This study was approved by the Institutional Review Board, at the University of North Carolina at Chapel Hill and conforms to the STROBE guidelines for reporting observational studies (http://www.strobe-statement.org). Written informed consent was obtained from 28 participants who were recruited from the School of Dentistry, University of North Carolina at Chapel Hill. The inclusion criteria were ≥12 years old and American Association of Anesthesiologists status I or II. Patients who had a compromised immune system or those who were taking medications known to influence the immune response were excluded from the study. Participants were enrolled into two groups based on the pulpal status of the teeth being treated. Normal pulps were extirpated from healthy third molars or teeth extracted for orthodontic purpose. These did not include teeth with carious lesions or deep (≥5mm) probing defects. Diseased pulps were extirpated from carious teeth diagnosed with irreversible pulpitis defined with either carious pulpal exposures or the presence of spontaneous pain and an exaggerated and lingering response to cold (1,1,1,2-tetrafluoroethane) (15).

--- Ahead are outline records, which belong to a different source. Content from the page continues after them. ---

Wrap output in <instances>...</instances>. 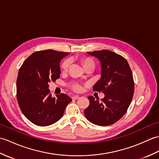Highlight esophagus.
<instances>
[{
  "instance_id": "esophagus-1",
  "label": "esophagus",
  "mask_w": 159,
  "mask_h": 159,
  "mask_svg": "<svg viewBox=\"0 0 159 159\" xmlns=\"http://www.w3.org/2000/svg\"><path fill=\"white\" fill-rule=\"evenodd\" d=\"M79 98V96H72V99L73 100H77Z\"/></svg>"
}]
</instances>
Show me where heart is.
<instances>
[{
    "mask_svg": "<svg viewBox=\"0 0 159 159\" xmlns=\"http://www.w3.org/2000/svg\"><path fill=\"white\" fill-rule=\"evenodd\" d=\"M70 62H71V61L69 59L63 61V62L61 64V69L63 70H66L69 67ZM83 63L84 66H85L87 65H88V64H91V63L93 64V61L91 59H88V58L84 59L83 61ZM68 86L73 91H74V92H80V91H82V89H83L82 85H80V83H77V82H71L69 83Z\"/></svg>",
    "mask_w": 159,
    "mask_h": 159,
    "instance_id": "obj_1",
    "label": "heart"
}]
</instances>
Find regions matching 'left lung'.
<instances>
[{"instance_id": "8db88e82", "label": "left lung", "mask_w": 159, "mask_h": 159, "mask_svg": "<svg viewBox=\"0 0 159 159\" xmlns=\"http://www.w3.org/2000/svg\"><path fill=\"white\" fill-rule=\"evenodd\" d=\"M101 63V78L93 89L102 92L101 102L90 96L84 113L90 122L105 126L116 123L126 113L133 99L134 80L129 64L118 54L108 50L87 52Z\"/></svg>"}]
</instances>
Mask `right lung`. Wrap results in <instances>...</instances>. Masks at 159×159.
Returning a JSON list of instances; mask_svg holds the SVG:
<instances>
[{
  "label": "right lung",
  "instance_id": "obj_1",
  "mask_svg": "<svg viewBox=\"0 0 159 159\" xmlns=\"http://www.w3.org/2000/svg\"><path fill=\"white\" fill-rule=\"evenodd\" d=\"M69 54L53 50L35 52L20 67L17 100L22 113L37 126H49L59 120L72 100L65 93L52 98L48 89V83L60 77L61 60Z\"/></svg>",
  "mask_w": 159,
  "mask_h": 159
}]
</instances>
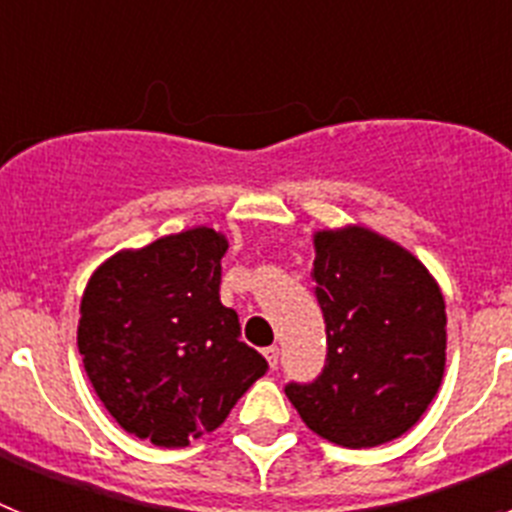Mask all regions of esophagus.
I'll list each match as a JSON object with an SVG mask.
<instances>
[{
    "mask_svg": "<svg viewBox=\"0 0 512 512\" xmlns=\"http://www.w3.org/2000/svg\"><path fill=\"white\" fill-rule=\"evenodd\" d=\"M264 359L269 361V369H277V366H279V348L277 346L264 348Z\"/></svg>",
    "mask_w": 512,
    "mask_h": 512,
    "instance_id": "obj_1",
    "label": "esophagus"
}]
</instances>
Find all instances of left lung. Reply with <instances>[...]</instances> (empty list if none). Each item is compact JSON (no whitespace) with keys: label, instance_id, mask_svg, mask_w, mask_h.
Wrapping results in <instances>:
<instances>
[{"label":"left lung","instance_id":"left-lung-1","mask_svg":"<svg viewBox=\"0 0 512 512\" xmlns=\"http://www.w3.org/2000/svg\"><path fill=\"white\" fill-rule=\"evenodd\" d=\"M315 297L328 333L325 369L287 397L312 433L372 449L408 433L446 369V302L408 248L364 225L315 230Z\"/></svg>","mask_w":512,"mask_h":512}]
</instances>
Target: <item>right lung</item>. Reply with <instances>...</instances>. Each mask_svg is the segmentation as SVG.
I'll return each instance as SVG.
<instances>
[{
	"instance_id": "add662e5",
	"label": "right lung",
	"mask_w": 512,
	"mask_h": 512,
	"mask_svg": "<svg viewBox=\"0 0 512 512\" xmlns=\"http://www.w3.org/2000/svg\"><path fill=\"white\" fill-rule=\"evenodd\" d=\"M225 251L207 225L164 235L112 253L81 295L76 343L94 392L122 431L161 449L220 428L266 374L220 302Z\"/></svg>"
}]
</instances>
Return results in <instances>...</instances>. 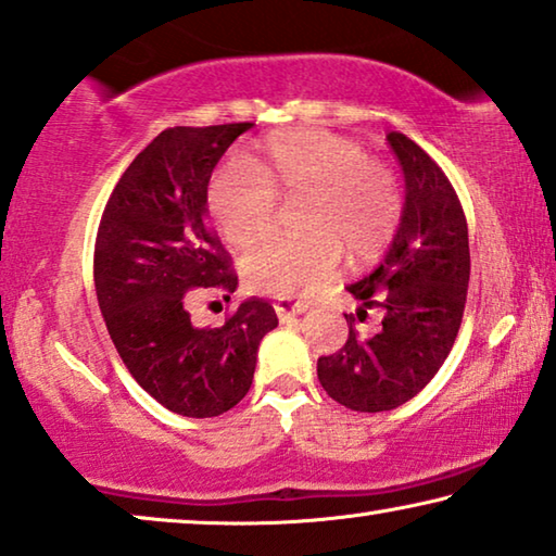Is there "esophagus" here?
Returning <instances> with one entry per match:
<instances>
[{
  "mask_svg": "<svg viewBox=\"0 0 556 556\" xmlns=\"http://www.w3.org/2000/svg\"><path fill=\"white\" fill-rule=\"evenodd\" d=\"M275 312H277V317L281 319V323H287V319H292L296 315H304V312H307V304L289 302V300H277L275 302Z\"/></svg>",
  "mask_w": 556,
  "mask_h": 556,
  "instance_id": "34e87169",
  "label": "esophagus"
}]
</instances>
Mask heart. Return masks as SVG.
<instances>
[{"mask_svg":"<svg viewBox=\"0 0 556 556\" xmlns=\"http://www.w3.org/2000/svg\"><path fill=\"white\" fill-rule=\"evenodd\" d=\"M277 189L307 197V237L271 239L244 262L247 285L271 296H312L340 264L380 254L401 224L403 197L386 163L353 138L294 128L264 140L252 161L233 159L211 176L206 206L229 244L247 249L271 229Z\"/></svg>","mask_w":556,"mask_h":556,"instance_id":"b5f03b06","label":"heart"}]
</instances>
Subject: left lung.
Instances as JSON below:
<instances>
[{"label":"left lung","mask_w":556,"mask_h":556,"mask_svg":"<svg viewBox=\"0 0 556 556\" xmlns=\"http://www.w3.org/2000/svg\"><path fill=\"white\" fill-rule=\"evenodd\" d=\"M388 146L405 181L401 224L378 267L348 287L359 323L380 309L382 327L363 338L350 325L345 348L317 359L327 395L359 413L393 410L431 382L458 334L471 275L468 226L451 181L403 132H388Z\"/></svg>","instance_id":"1"}]
</instances>
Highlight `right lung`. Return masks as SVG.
<instances>
[{"instance_id": "obj_1", "label": "right lung", "mask_w": 556, "mask_h": 556, "mask_svg": "<svg viewBox=\"0 0 556 556\" xmlns=\"http://www.w3.org/2000/svg\"><path fill=\"white\" fill-rule=\"evenodd\" d=\"M249 128L163 130L125 168L100 218L96 292L108 334L138 386L186 418L231 410L277 327L275 307L256 296L222 327H197L189 315L199 289L239 285L206 224V191L226 148Z\"/></svg>"}]
</instances>
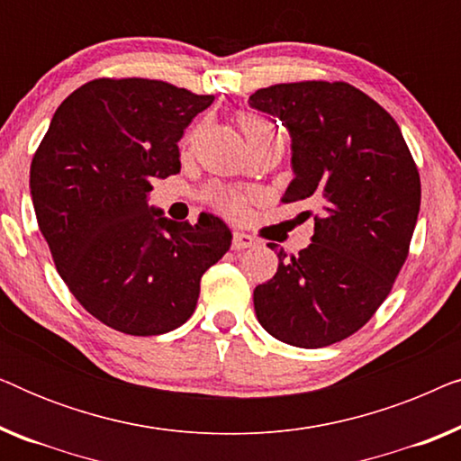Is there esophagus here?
<instances>
[{"label":"esophagus","instance_id":"esophagus-1","mask_svg":"<svg viewBox=\"0 0 461 461\" xmlns=\"http://www.w3.org/2000/svg\"><path fill=\"white\" fill-rule=\"evenodd\" d=\"M254 245H256V239L251 235H245V232H239V230L232 235V249L235 251L254 248Z\"/></svg>","mask_w":461,"mask_h":461}]
</instances>
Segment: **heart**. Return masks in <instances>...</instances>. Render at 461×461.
Listing matches in <instances>:
<instances>
[{"mask_svg":"<svg viewBox=\"0 0 461 461\" xmlns=\"http://www.w3.org/2000/svg\"><path fill=\"white\" fill-rule=\"evenodd\" d=\"M241 123V130L248 142H260V140H275V138H281L276 125L270 122V119L256 115V113H245L239 119ZM205 201H210L212 205H216L218 210H222L229 216H239L245 210V194L235 191V188H210L205 193Z\"/></svg>","mask_w":461,"mask_h":461,"instance_id":"b5f03b06","label":"heart"}]
</instances>
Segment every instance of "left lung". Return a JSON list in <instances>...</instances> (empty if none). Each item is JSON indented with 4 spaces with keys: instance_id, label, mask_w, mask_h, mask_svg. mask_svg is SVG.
<instances>
[{
    "instance_id": "1",
    "label": "left lung",
    "mask_w": 461,
    "mask_h": 461,
    "mask_svg": "<svg viewBox=\"0 0 461 461\" xmlns=\"http://www.w3.org/2000/svg\"><path fill=\"white\" fill-rule=\"evenodd\" d=\"M249 104L292 136L283 203L323 210L306 249L276 251L275 276L254 289L256 317L281 342L323 348L361 330L388 298L418 222V167L390 113L344 81L276 84Z\"/></svg>"
}]
</instances>
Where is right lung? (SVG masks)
I'll use <instances>...</instances> for the list:
<instances>
[{
    "label": "right lung",
    "mask_w": 461,
    "mask_h": 461,
    "mask_svg": "<svg viewBox=\"0 0 461 461\" xmlns=\"http://www.w3.org/2000/svg\"><path fill=\"white\" fill-rule=\"evenodd\" d=\"M213 96L157 79H94L56 109L31 163V199L56 270L100 323L159 336L186 323L201 276L230 248L216 216L174 222L149 205L180 172L178 140Z\"/></svg>",
    "instance_id": "1"
}]
</instances>
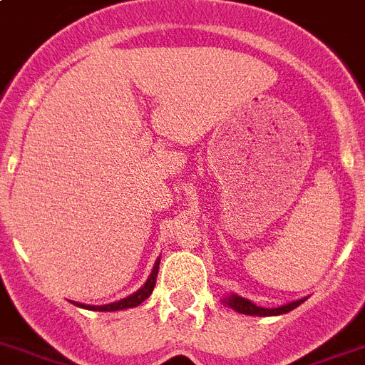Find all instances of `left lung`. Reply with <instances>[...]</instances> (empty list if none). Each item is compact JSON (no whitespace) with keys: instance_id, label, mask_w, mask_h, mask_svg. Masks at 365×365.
<instances>
[{"instance_id":"left-lung-1","label":"left lung","mask_w":365,"mask_h":365,"mask_svg":"<svg viewBox=\"0 0 365 365\" xmlns=\"http://www.w3.org/2000/svg\"><path fill=\"white\" fill-rule=\"evenodd\" d=\"M302 302L304 300H297V302H291V304H287V306H282V308L269 309V308H259V306H255L254 302H250V300H246V298H242V297H237V294H231L230 298H225V304H227L231 309H235V312L244 313V315H261V317L282 315V313H287V312H291V309H294Z\"/></svg>"}]
</instances>
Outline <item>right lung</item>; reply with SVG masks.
<instances>
[{
  "mask_svg": "<svg viewBox=\"0 0 365 365\" xmlns=\"http://www.w3.org/2000/svg\"><path fill=\"white\" fill-rule=\"evenodd\" d=\"M158 264H160V259L156 261L155 269H153V272H150L149 279L145 282V285L141 289H138L134 294H130V297L123 298V300H119V302H113V304H108V306H83V304H76V306H80V308H87V309H93V312H117V309H126V308H135V306H140L145 298L150 297V293H153V289H155V284H156V276H158Z\"/></svg>",
  "mask_w": 365,
  "mask_h": 365,
  "instance_id": "obj_1",
  "label": "right lung"
}]
</instances>
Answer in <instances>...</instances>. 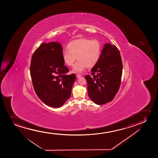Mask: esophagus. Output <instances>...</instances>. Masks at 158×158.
I'll use <instances>...</instances> for the list:
<instances>
[{"label":"esophagus","instance_id":"esophagus-1","mask_svg":"<svg viewBox=\"0 0 158 158\" xmlns=\"http://www.w3.org/2000/svg\"><path fill=\"white\" fill-rule=\"evenodd\" d=\"M76 77H77V78H80V77H81V75H80V74H77V76H76Z\"/></svg>","mask_w":158,"mask_h":158}]
</instances>
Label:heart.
<instances>
[{
	"instance_id": "1",
	"label": "heart",
	"mask_w": 158,
	"mask_h": 158,
	"mask_svg": "<svg viewBox=\"0 0 158 158\" xmlns=\"http://www.w3.org/2000/svg\"><path fill=\"white\" fill-rule=\"evenodd\" d=\"M68 50L62 53L63 61L68 66H72L77 59L78 61L74 66L73 71H83L87 67H94L99 60L102 51V44L97 39H79L72 41L67 45Z\"/></svg>"
}]
</instances>
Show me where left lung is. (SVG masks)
<instances>
[{
    "label": "left lung",
    "mask_w": 158,
    "mask_h": 158,
    "mask_svg": "<svg viewBox=\"0 0 158 158\" xmlns=\"http://www.w3.org/2000/svg\"><path fill=\"white\" fill-rule=\"evenodd\" d=\"M91 72V76H85L89 97L97 105L112 101L120 88L123 72L120 53L114 45H104L99 60Z\"/></svg>",
    "instance_id": "1"
}]
</instances>
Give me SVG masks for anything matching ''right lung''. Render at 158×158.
Masks as SVG:
<instances>
[{"instance_id": "add662e5", "label": "right lung", "mask_w": 158, "mask_h": 158, "mask_svg": "<svg viewBox=\"0 0 158 158\" xmlns=\"http://www.w3.org/2000/svg\"><path fill=\"white\" fill-rule=\"evenodd\" d=\"M63 48L58 42L42 43L33 54L30 74L33 86L39 99L48 106L60 107L69 99L75 74L67 75Z\"/></svg>"}]
</instances>
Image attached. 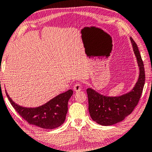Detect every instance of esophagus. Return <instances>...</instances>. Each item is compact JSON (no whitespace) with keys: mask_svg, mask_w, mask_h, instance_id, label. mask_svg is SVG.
<instances>
[{"mask_svg":"<svg viewBox=\"0 0 152 152\" xmlns=\"http://www.w3.org/2000/svg\"><path fill=\"white\" fill-rule=\"evenodd\" d=\"M82 89V85H81L80 83H76L75 85L74 86V90L75 91H79Z\"/></svg>","mask_w":152,"mask_h":152,"instance_id":"34e87169","label":"esophagus"}]
</instances>
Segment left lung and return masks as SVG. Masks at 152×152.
<instances>
[{"mask_svg":"<svg viewBox=\"0 0 152 152\" xmlns=\"http://www.w3.org/2000/svg\"><path fill=\"white\" fill-rule=\"evenodd\" d=\"M130 40L140 70L139 78L132 90L121 96L110 97L100 94L91 88L87 89L89 114L99 125H112L123 121L139 102L145 80L144 65L137 45L132 37Z\"/></svg>","mask_w":152,"mask_h":152,"instance_id":"obj_1","label":"left lung"}]
</instances>
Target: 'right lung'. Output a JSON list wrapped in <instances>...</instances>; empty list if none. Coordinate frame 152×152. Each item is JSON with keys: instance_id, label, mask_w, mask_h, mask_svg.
Instances as JSON below:
<instances>
[{"instance_id": "right-lung-1", "label": "right lung", "mask_w": 152, "mask_h": 152, "mask_svg": "<svg viewBox=\"0 0 152 152\" xmlns=\"http://www.w3.org/2000/svg\"><path fill=\"white\" fill-rule=\"evenodd\" d=\"M72 94L73 91L69 89L41 106L27 108L15 103L6 91L10 103L23 119L29 124L44 129H55L65 122L68 110V101Z\"/></svg>"}]
</instances>
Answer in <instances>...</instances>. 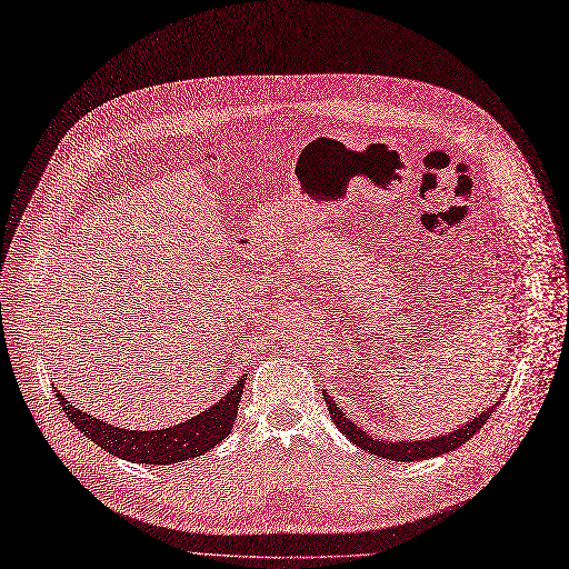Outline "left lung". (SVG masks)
I'll return each instance as SVG.
<instances>
[{"instance_id": "obj_1", "label": "left lung", "mask_w": 569, "mask_h": 569, "mask_svg": "<svg viewBox=\"0 0 569 569\" xmlns=\"http://www.w3.org/2000/svg\"><path fill=\"white\" fill-rule=\"evenodd\" d=\"M323 398L328 402L332 423L341 430V435L349 437L358 449L372 453V456H379V458H386V460H395V462L428 460V458H437V456H443V453H449V451H456L458 447H462L465 441L472 439L488 423V418L492 416V411H496V407H498V405L488 407L486 411H481L475 418H469L467 423H462L460 428H456L449 435L432 437V439H416V441H411V439H407V441H400V439L398 441H388V439L372 437L365 428H358V423L351 421V418L346 416L335 405V400L330 398L326 390H323Z\"/></svg>"}]
</instances>
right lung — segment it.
Masks as SVG:
<instances>
[{"mask_svg": "<svg viewBox=\"0 0 569 569\" xmlns=\"http://www.w3.org/2000/svg\"><path fill=\"white\" fill-rule=\"evenodd\" d=\"M243 383L246 381L239 379L223 400H218L202 413L188 418V421L179 426H169L162 430L116 428L102 421V418H94L77 405H71L60 390H56V398L69 421L107 453L139 465H171L211 451L232 432Z\"/></svg>", "mask_w": 569, "mask_h": 569, "instance_id": "add662e5", "label": "right lung"}]
</instances>
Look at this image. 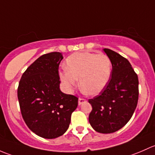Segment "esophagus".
Segmentation results:
<instances>
[{
  "label": "esophagus",
  "instance_id": "34e87169",
  "mask_svg": "<svg viewBox=\"0 0 155 155\" xmlns=\"http://www.w3.org/2000/svg\"><path fill=\"white\" fill-rule=\"evenodd\" d=\"M84 102H86V99L79 98V99H78V105H81L83 103H84Z\"/></svg>",
  "mask_w": 155,
  "mask_h": 155
}]
</instances>
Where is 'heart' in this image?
<instances>
[{"instance_id": "b5f03b06", "label": "heart", "mask_w": 155, "mask_h": 155, "mask_svg": "<svg viewBox=\"0 0 155 155\" xmlns=\"http://www.w3.org/2000/svg\"><path fill=\"white\" fill-rule=\"evenodd\" d=\"M66 68L59 72V76L66 91L71 92L80 85L85 93L97 95L107 84L111 74L112 65L104 54L77 52L67 57Z\"/></svg>"}]
</instances>
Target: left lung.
Masks as SVG:
<instances>
[{
	"mask_svg": "<svg viewBox=\"0 0 155 155\" xmlns=\"http://www.w3.org/2000/svg\"><path fill=\"white\" fill-rule=\"evenodd\" d=\"M112 64L110 78L100 94L89 100L92 110L89 122L95 131L110 134L128 122L137 107L139 81L128 60L108 48H104Z\"/></svg>",
	"mask_w": 155,
	"mask_h": 155,
	"instance_id": "8db88e82",
	"label": "left lung"
}]
</instances>
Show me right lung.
<instances>
[{"label": "right lung", "instance_id": "obj_1", "mask_svg": "<svg viewBox=\"0 0 155 155\" xmlns=\"http://www.w3.org/2000/svg\"><path fill=\"white\" fill-rule=\"evenodd\" d=\"M60 52L41 56L27 68L18 84L21 112L30 130L45 139H54L66 133L78 98L60 89Z\"/></svg>", "mask_w": 155, "mask_h": 155}]
</instances>
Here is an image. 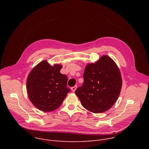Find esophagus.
Listing matches in <instances>:
<instances>
[{"instance_id": "1", "label": "esophagus", "mask_w": 149, "mask_h": 149, "mask_svg": "<svg viewBox=\"0 0 149 149\" xmlns=\"http://www.w3.org/2000/svg\"><path fill=\"white\" fill-rule=\"evenodd\" d=\"M77 88V86H75L71 87V90H72L73 92H75V91L76 90Z\"/></svg>"}]
</instances>
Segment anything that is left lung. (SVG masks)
I'll return each mask as SVG.
<instances>
[{
    "label": "left lung",
    "mask_w": 149,
    "mask_h": 149,
    "mask_svg": "<svg viewBox=\"0 0 149 149\" xmlns=\"http://www.w3.org/2000/svg\"><path fill=\"white\" fill-rule=\"evenodd\" d=\"M83 78L82 86L75 92L83 107L94 113L109 110L117 101L122 86L120 72L114 61L102 56L87 65Z\"/></svg>",
    "instance_id": "8db88e82"
}]
</instances>
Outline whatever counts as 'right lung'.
Listing matches in <instances>:
<instances>
[{
	"mask_svg": "<svg viewBox=\"0 0 149 149\" xmlns=\"http://www.w3.org/2000/svg\"><path fill=\"white\" fill-rule=\"evenodd\" d=\"M61 65L52 67L47 61L40 62L29 73L26 88L31 102L39 110L49 112L57 109L70 89L67 87L68 78L62 74Z\"/></svg>",
	"mask_w": 149,
	"mask_h": 149,
	"instance_id": "right-lung-1",
	"label": "right lung"
}]
</instances>
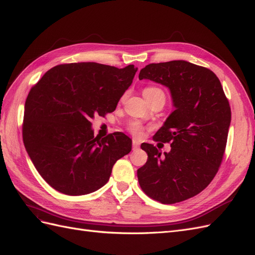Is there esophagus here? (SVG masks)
Returning a JSON list of instances; mask_svg holds the SVG:
<instances>
[{"mask_svg": "<svg viewBox=\"0 0 255 255\" xmlns=\"http://www.w3.org/2000/svg\"><path fill=\"white\" fill-rule=\"evenodd\" d=\"M139 145H140L139 141H138L137 139H133V149L134 150L137 149V148H139Z\"/></svg>", "mask_w": 255, "mask_h": 255, "instance_id": "34e87169", "label": "esophagus"}]
</instances>
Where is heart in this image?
<instances>
[{
	"mask_svg": "<svg viewBox=\"0 0 255 255\" xmlns=\"http://www.w3.org/2000/svg\"><path fill=\"white\" fill-rule=\"evenodd\" d=\"M158 91H161V90L158 89V88H155V87H148V88H145V89L143 90V96H144V95H151V94H154V92H158ZM128 129H129L130 132H132L134 135H136V136H139V135L142 133V127H141L138 122H132V123H129Z\"/></svg>",
	"mask_w": 255,
	"mask_h": 255,
	"instance_id": "obj_1",
	"label": "heart"
}]
</instances>
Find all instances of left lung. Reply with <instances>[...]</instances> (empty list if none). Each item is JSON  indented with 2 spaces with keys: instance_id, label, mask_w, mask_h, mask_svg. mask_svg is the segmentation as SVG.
Returning <instances> with one entry per match:
<instances>
[{
  "instance_id": "obj_1",
  "label": "left lung",
  "mask_w": 255,
  "mask_h": 255,
  "mask_svg": "<svg viewBox=\"0 0 255 255\" xmlns=\"http://www.w3.org/2000/svg\"><path fill=\"white\" fill-rule=\"evenodd\" d=\"M139 80L170 90L174 111L154 139L170 142L161 152L142 143L146 163L137 170L140 187L164 204L184 201L201 192L218 171L231 125V109L221 83L210 69L186 60L150 64Z\"/></svg>"
}]
</instances>
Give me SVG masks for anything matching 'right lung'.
Masks as SVG:
<instances>
[{"label":"right lung","instance_id":"obj_1","mask_svg":"<svg viewBox=\"0 0 255 255\" xmlns=\"http://www.w3.org/2000/svg\"><path fill=\"white\" fill-rule=\"evenodd\" d=\"M136 72L134 65H59L30 89L23 141L37 171L54 189L69 196L100 189L116 161L132 150L130 138L121 132L95 137L90 120L116 110Z\"/></svg>","mask_w":255,"mask_h":255}]
</instances>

After obtaining informed consent, local anesthesia was administered. For teeth diagnosed with normal pulps, the teeth were extracted and the root canal system immediately accessed. The pulp was then extirpated using a sterilized barbed broach or Hedstrom hand file. For teeth diagnosed with diseased pulps, rubber dam isolation was obtained and the tooth and rubber dam were disinfected with 0.2% chlorhexidine gluconate. The carious tooth structure was removed and then the root canal system was accessed. Pulp tissue was collected using a sterilized barbed broach or Hedstrom hand file. Pulp tissue was gently separated from the instrument and placed in a sterile eppendorf tube with 0.5ml RNAsafer Stabilizer Reagent (VWR, Bridgeport, NJ). All samples were stored at −80° C until processing.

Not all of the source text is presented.